I searched in vain for this booklet on the APMG website. I found it on the "Official site". We heard about it via the itSMF news portal, which offered its own download. This is bad practice as the copy will get out of date - a link back to one official point would help to keep it current.

itSMF is referred to as the ITIL user group in sections 5 and 8. Yet itSMF is explicitly not a user group: it exists to promote service management, which is not the same thing. How many countries have an itSMF charter or constitution that specifically refers to the organisation's purpose being to canvas and represent the views of the members? (comments welcome) Of course it will have to do as a substitute as there is no international user group (IoSM has already gone the same way as itSMF, with the Yanks doing their own thing with ICSM).

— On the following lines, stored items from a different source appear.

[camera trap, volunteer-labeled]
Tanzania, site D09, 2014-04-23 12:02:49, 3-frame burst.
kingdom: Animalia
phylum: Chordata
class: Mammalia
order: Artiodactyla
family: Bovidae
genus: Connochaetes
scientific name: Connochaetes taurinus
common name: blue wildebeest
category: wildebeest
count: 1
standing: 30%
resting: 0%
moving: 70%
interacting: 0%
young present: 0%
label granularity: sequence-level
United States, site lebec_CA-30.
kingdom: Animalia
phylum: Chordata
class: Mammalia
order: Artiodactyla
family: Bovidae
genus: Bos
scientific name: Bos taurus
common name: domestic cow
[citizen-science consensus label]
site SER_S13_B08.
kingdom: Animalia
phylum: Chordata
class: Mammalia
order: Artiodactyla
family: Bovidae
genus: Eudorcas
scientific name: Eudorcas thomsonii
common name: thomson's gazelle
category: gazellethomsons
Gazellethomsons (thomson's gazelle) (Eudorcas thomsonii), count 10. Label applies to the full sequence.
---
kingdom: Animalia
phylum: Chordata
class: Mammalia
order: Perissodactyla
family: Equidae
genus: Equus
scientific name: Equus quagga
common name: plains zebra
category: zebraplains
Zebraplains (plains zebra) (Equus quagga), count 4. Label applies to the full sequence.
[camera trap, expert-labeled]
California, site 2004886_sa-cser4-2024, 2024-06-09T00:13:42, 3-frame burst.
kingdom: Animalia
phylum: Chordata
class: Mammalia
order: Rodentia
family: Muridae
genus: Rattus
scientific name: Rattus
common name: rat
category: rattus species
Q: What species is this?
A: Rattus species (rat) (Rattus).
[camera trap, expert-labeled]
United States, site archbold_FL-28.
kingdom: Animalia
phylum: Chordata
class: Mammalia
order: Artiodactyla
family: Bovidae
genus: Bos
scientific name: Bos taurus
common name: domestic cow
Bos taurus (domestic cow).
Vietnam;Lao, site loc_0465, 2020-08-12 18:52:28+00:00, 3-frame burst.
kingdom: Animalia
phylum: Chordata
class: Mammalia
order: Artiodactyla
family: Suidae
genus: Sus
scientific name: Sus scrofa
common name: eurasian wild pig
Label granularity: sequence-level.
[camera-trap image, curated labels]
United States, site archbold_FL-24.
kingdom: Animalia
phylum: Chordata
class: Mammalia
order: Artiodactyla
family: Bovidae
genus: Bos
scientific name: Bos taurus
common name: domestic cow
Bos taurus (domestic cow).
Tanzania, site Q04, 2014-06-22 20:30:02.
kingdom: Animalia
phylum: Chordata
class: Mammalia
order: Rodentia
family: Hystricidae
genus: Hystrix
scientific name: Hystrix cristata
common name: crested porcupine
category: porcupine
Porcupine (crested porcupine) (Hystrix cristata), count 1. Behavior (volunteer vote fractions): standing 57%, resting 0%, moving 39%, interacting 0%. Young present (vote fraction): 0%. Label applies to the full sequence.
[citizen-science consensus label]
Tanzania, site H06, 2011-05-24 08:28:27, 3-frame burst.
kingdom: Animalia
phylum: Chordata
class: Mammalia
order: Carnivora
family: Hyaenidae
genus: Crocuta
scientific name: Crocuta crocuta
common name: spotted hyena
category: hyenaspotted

The Scheme persists in permitting 25 students per instructor for Foundation and Foundation Bridge certifications, which only serves to validate the "sheep-dipping" label. Ony lecturing is possible with such a ratio. It is unhealthy when teaching kids and considered totally unsuitable for adult education. A great way to churn out many bemused embittered new ITILers.

Once again APMG trumpets their own "accreditation as an accreditor" from UKAS without mentioning that the accreditiation does not actually cover ITIL.

I don't like to read too much into one word, but I was intrigued by the start of section 2.1 where the writer referred to "ITIL is... used by hundreds of organisations around the world". Not "thousands"? Curious reticence given the booklet's positive spin in other parts.

The bit that chilled me was at the end of section 3 where we are warned that OGC might outsource the management of the creation of the next version of ITIL (Version 4) to TSO. Hmmmm. Given the way TSO have captured what was going to be a free web information portal and turned it into an extremely expensive closed proprietary copyrighted one, I'm not entirely happy about that prospect. (Unlike APMG who run the Official Site as an open information site, or itSMF who run the news and portal likewise).

What did I learn from the book? I learnt that there is at last a Successful Candidate Register. This is great! although it lists only certifications under APMG's regime, not old ones.